• [Problem]:
Search the listing below for lines containing the string "site". Reply with their count only.

• [Data provided]:
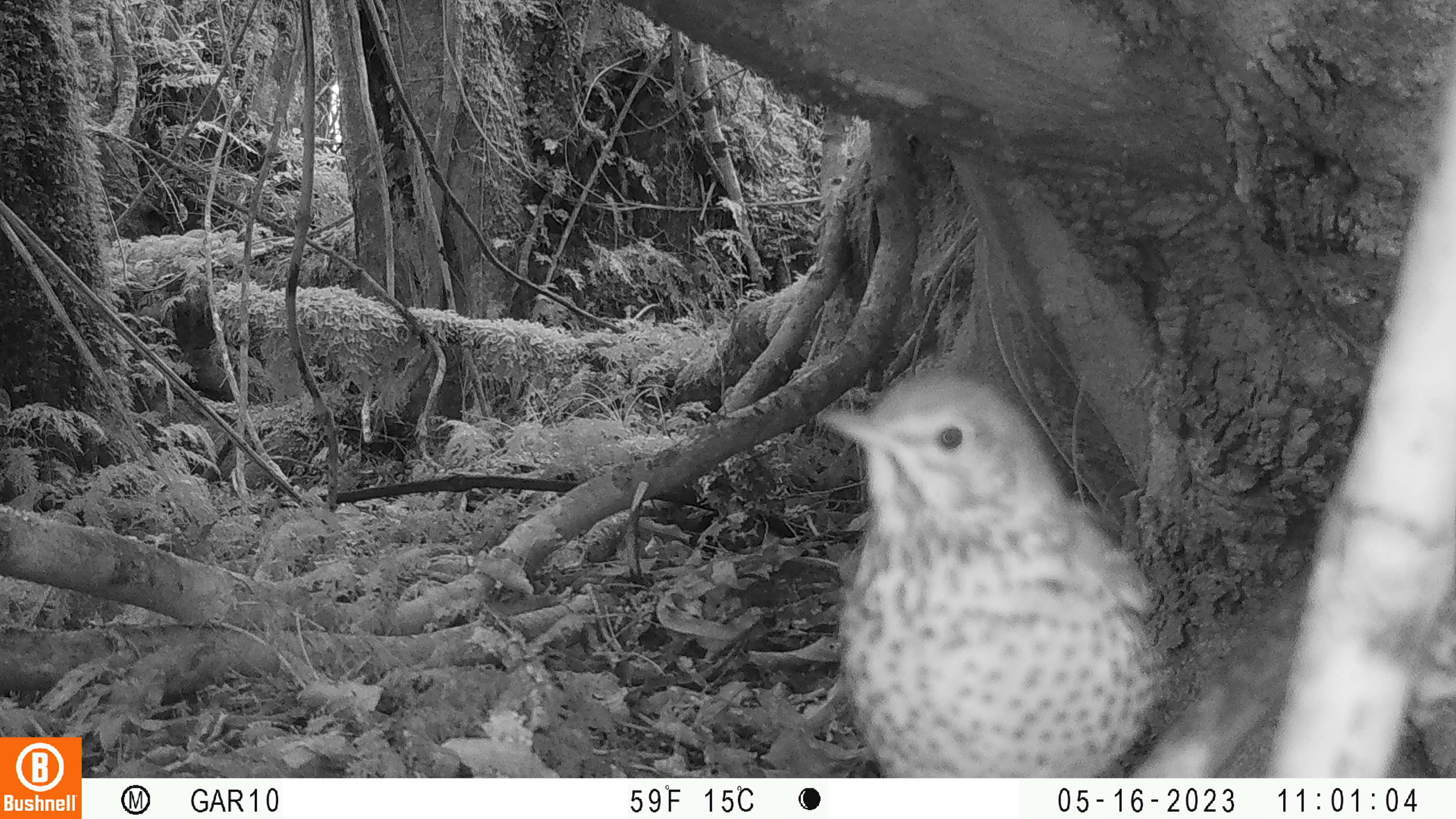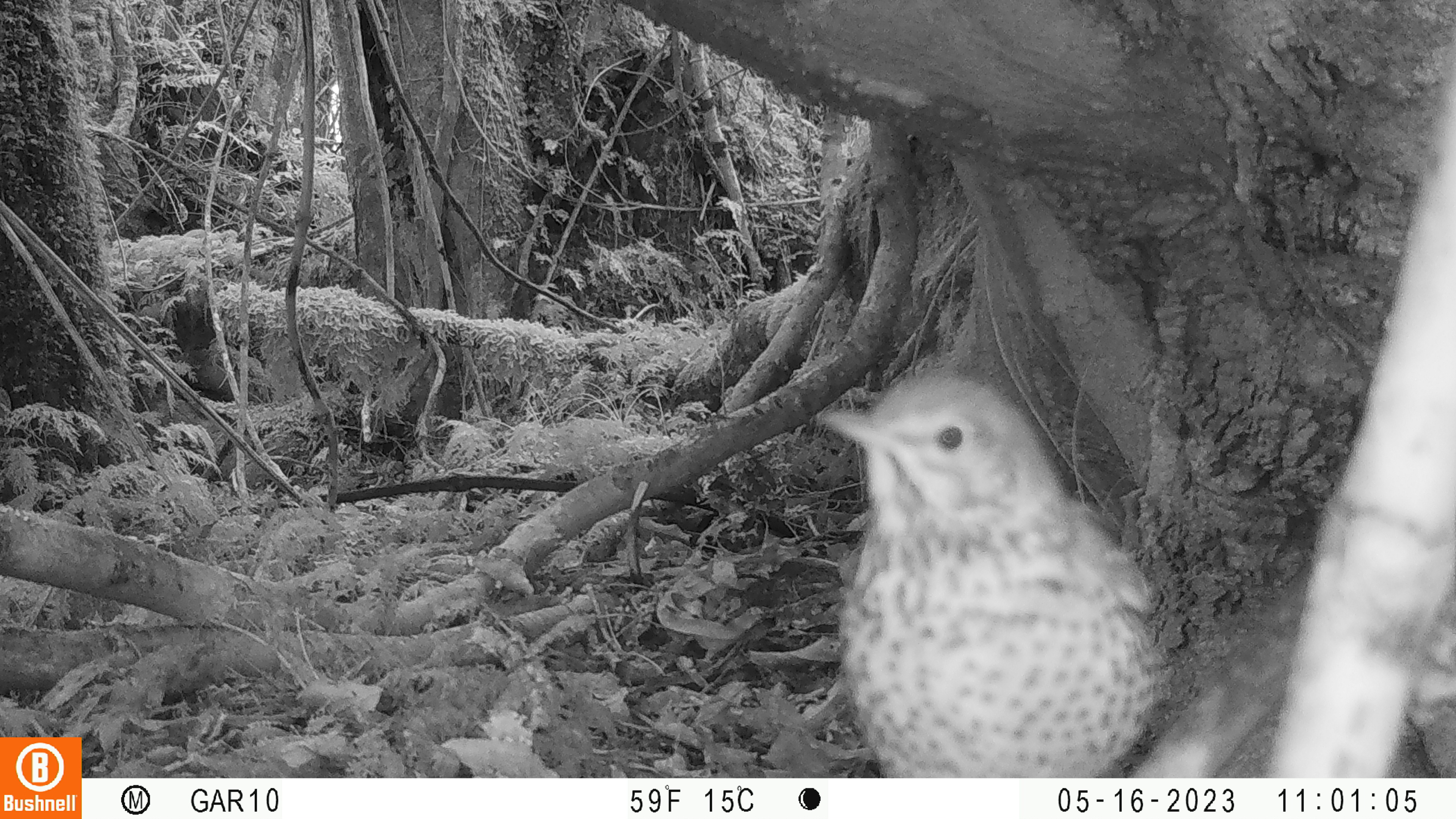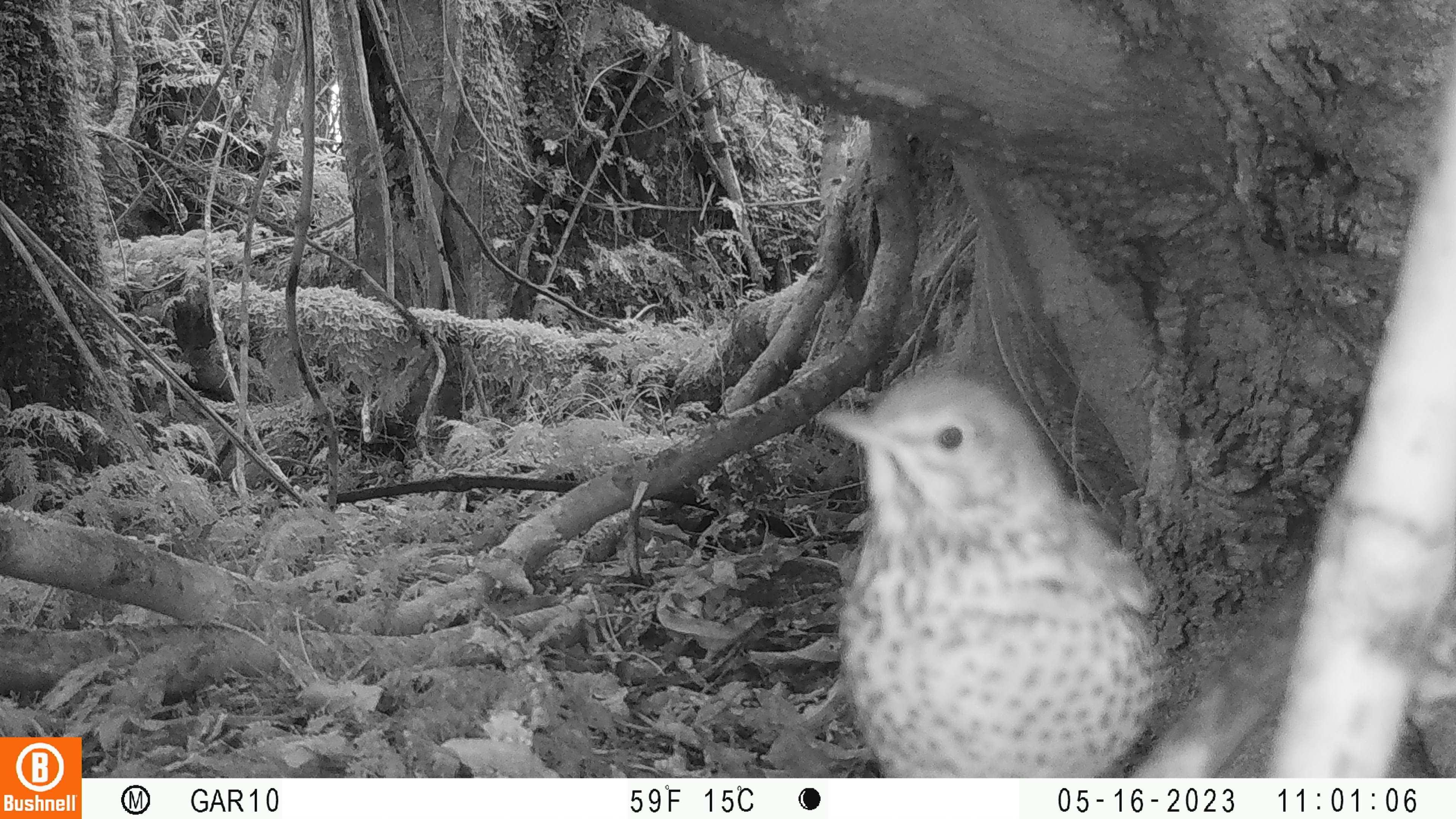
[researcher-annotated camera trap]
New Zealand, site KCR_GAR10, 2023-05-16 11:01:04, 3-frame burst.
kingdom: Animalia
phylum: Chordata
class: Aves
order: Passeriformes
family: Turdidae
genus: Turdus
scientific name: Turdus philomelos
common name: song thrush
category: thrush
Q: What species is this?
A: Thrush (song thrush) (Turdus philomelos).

* * *

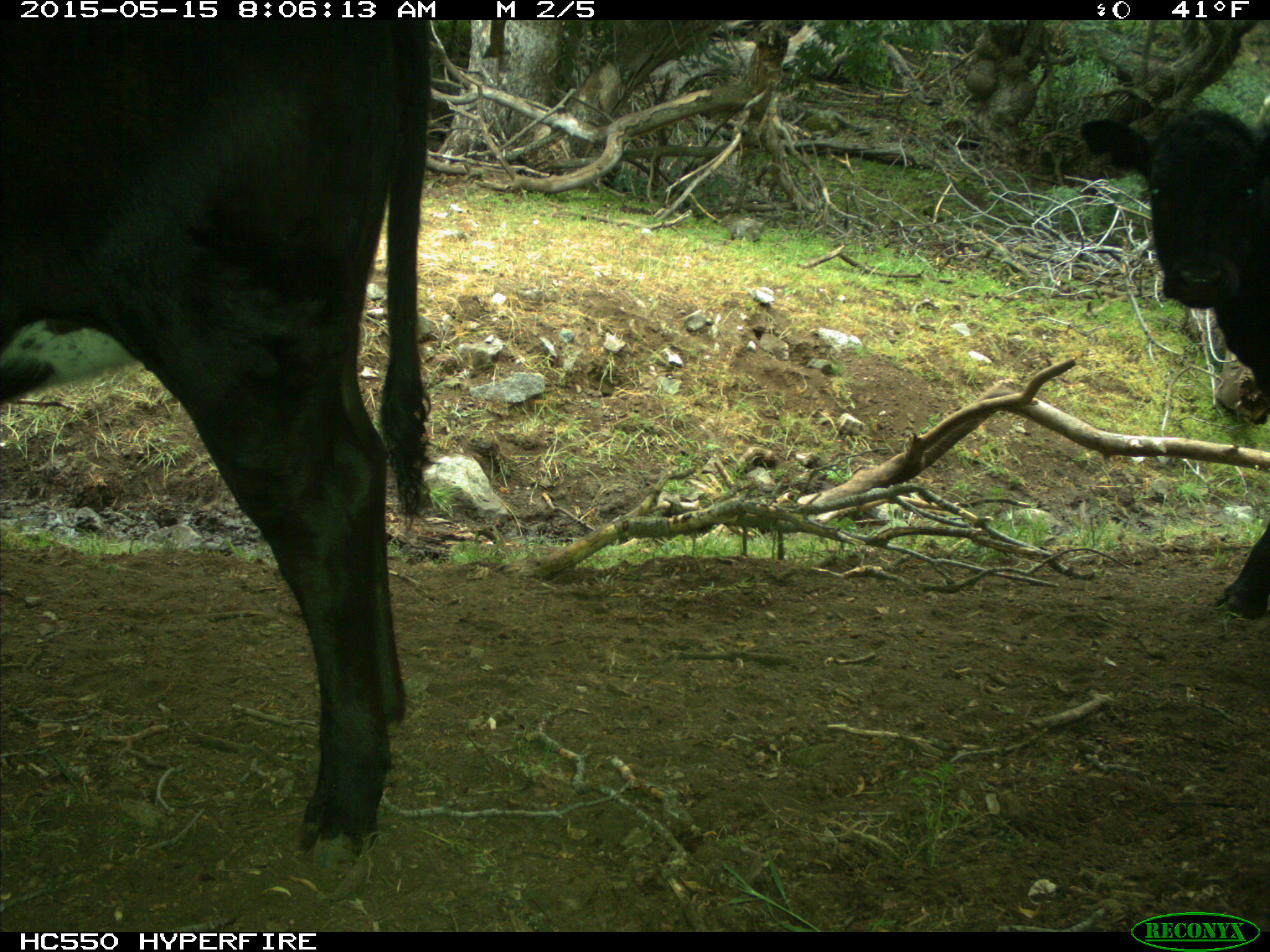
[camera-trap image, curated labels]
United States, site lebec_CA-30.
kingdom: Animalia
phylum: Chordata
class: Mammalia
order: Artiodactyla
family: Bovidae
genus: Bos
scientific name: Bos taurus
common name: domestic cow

---

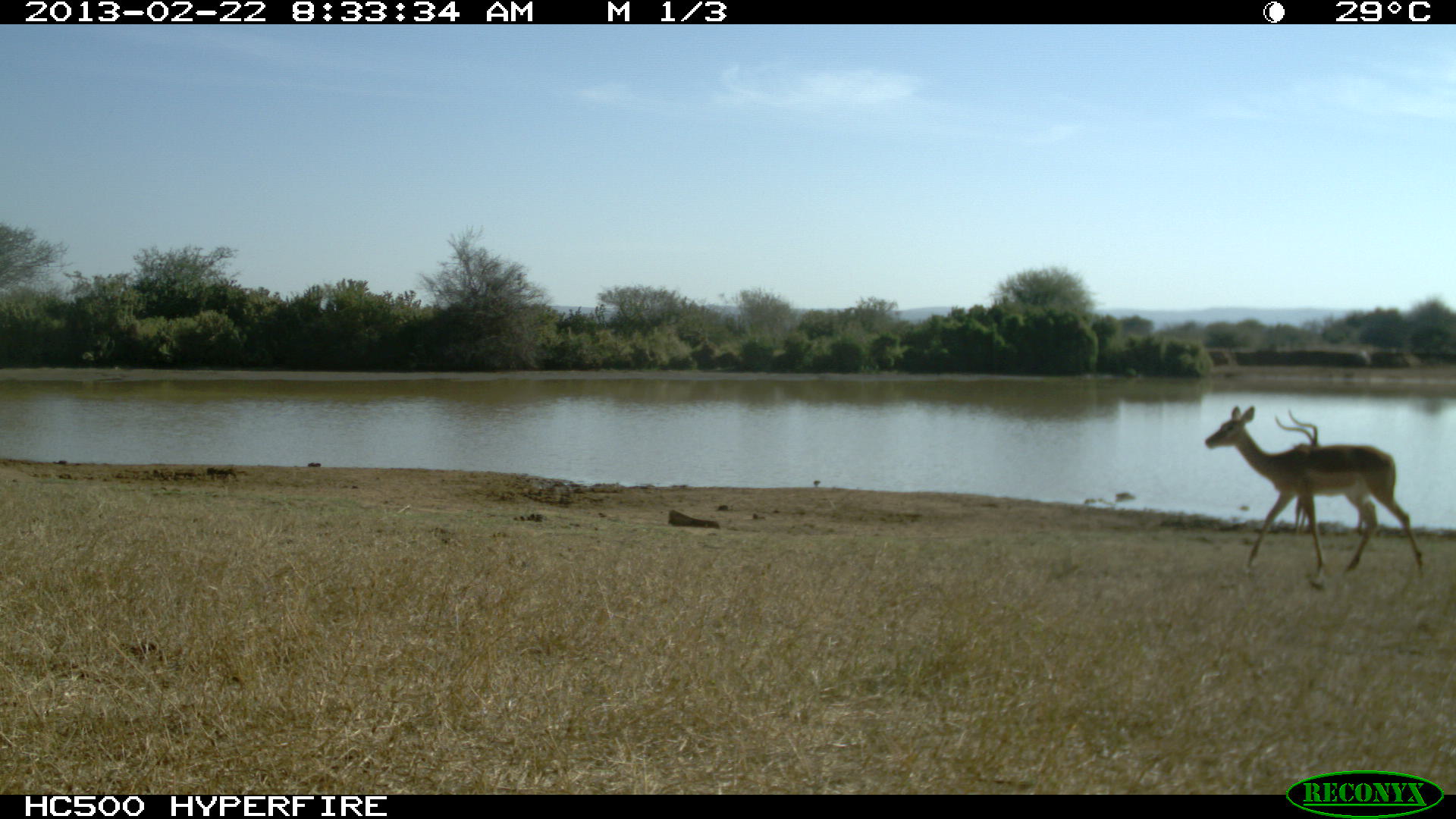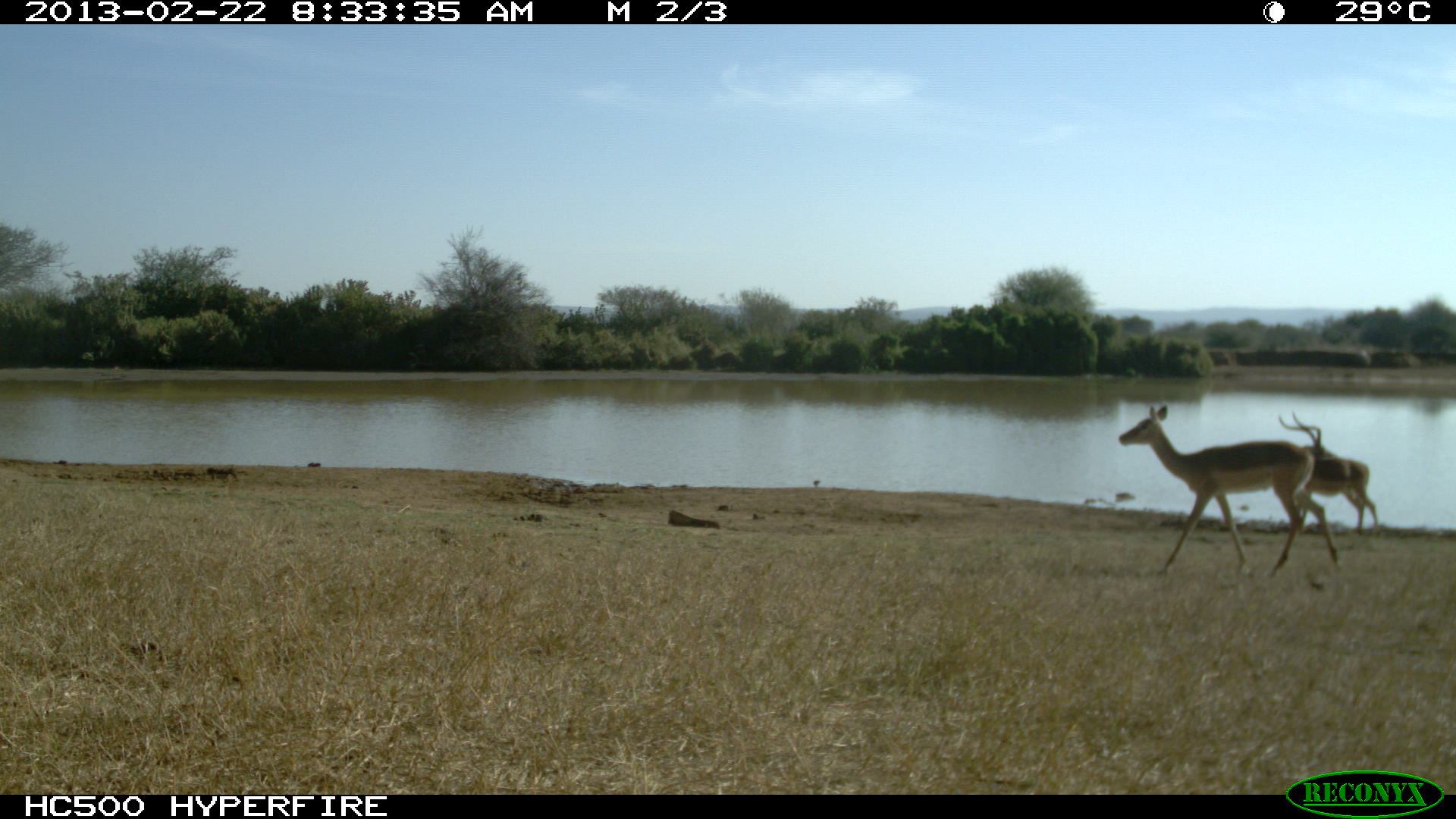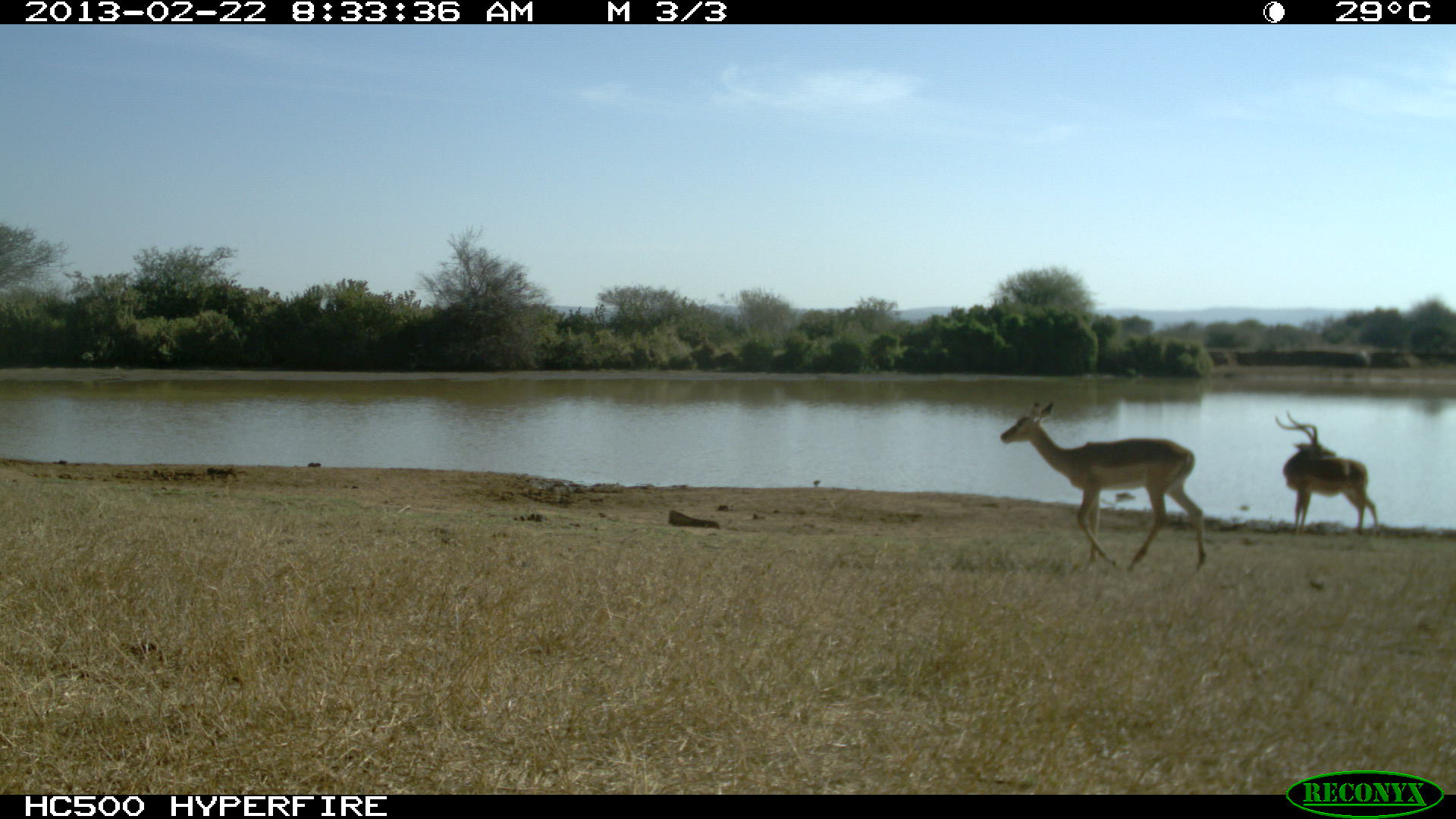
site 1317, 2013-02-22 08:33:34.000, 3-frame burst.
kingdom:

• [Written solution]:
3